March 28, 2025 (EIRNS)—The Paris “Coalition of the Willing,” after its meeting in France yesterday, has produced the usual hot air, in the form of the Anglo-French pledge to supply “reassurance” (former “peacekeeping,” eventually “deterrent") troops in Ukraine. As a recent article in London’s The Times revealed, Britain has had trouble putting together even a brigade-size force for spring exercises in the Baltic. (Estonia had concerns after the U.K. cut British troop numbers.)

Meanwhile, Rheinmetall’s announcement on involvement in constructing F35 fighter jets confirms that at least part of the German rearmament money is flowing into the U.S. defense industry. Rheinmetall plans to manufacture at least 400 medium fuselage sections for the F-35 fighter jet built by Lockheed Martin and Northrop Grumman at its new plant in Weeze. Production is scheduled to start in July 2025—the first parts have now been delivered from the U.S.
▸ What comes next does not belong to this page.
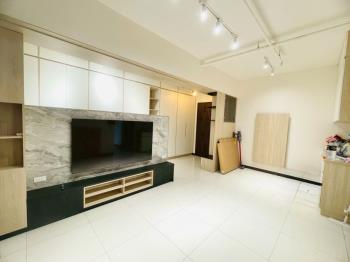 面山景★高樓大２房平車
Porsche decided to allocate €2 billion to investments in the military sector despite losing (or because they lost) €20 billion in the automobile sector last year. Porsche already has a stake in the start(ed)-up Quantum Systems GmbH, along with international investors. QS produces drones.

Sahra Wagenknecht has exposed the German rearmament policy as “sick.” In a leaflet distributed nationwide, the BSW explains that the money “will go not only to the Bundeswehr, but above all also to the Ukrainian military. This exemption from the debt-brake is de facto a standing order from the German taxpayers for the rearmament of Ukraine.

“Germany should do exactly the opposite: strict debt rules for military spending and lifting debt rules for meaningful investments in infrastructure. The €500 billion extra fund for infrastructure, instead, is nothing but a fig-leaf for higher military spending.”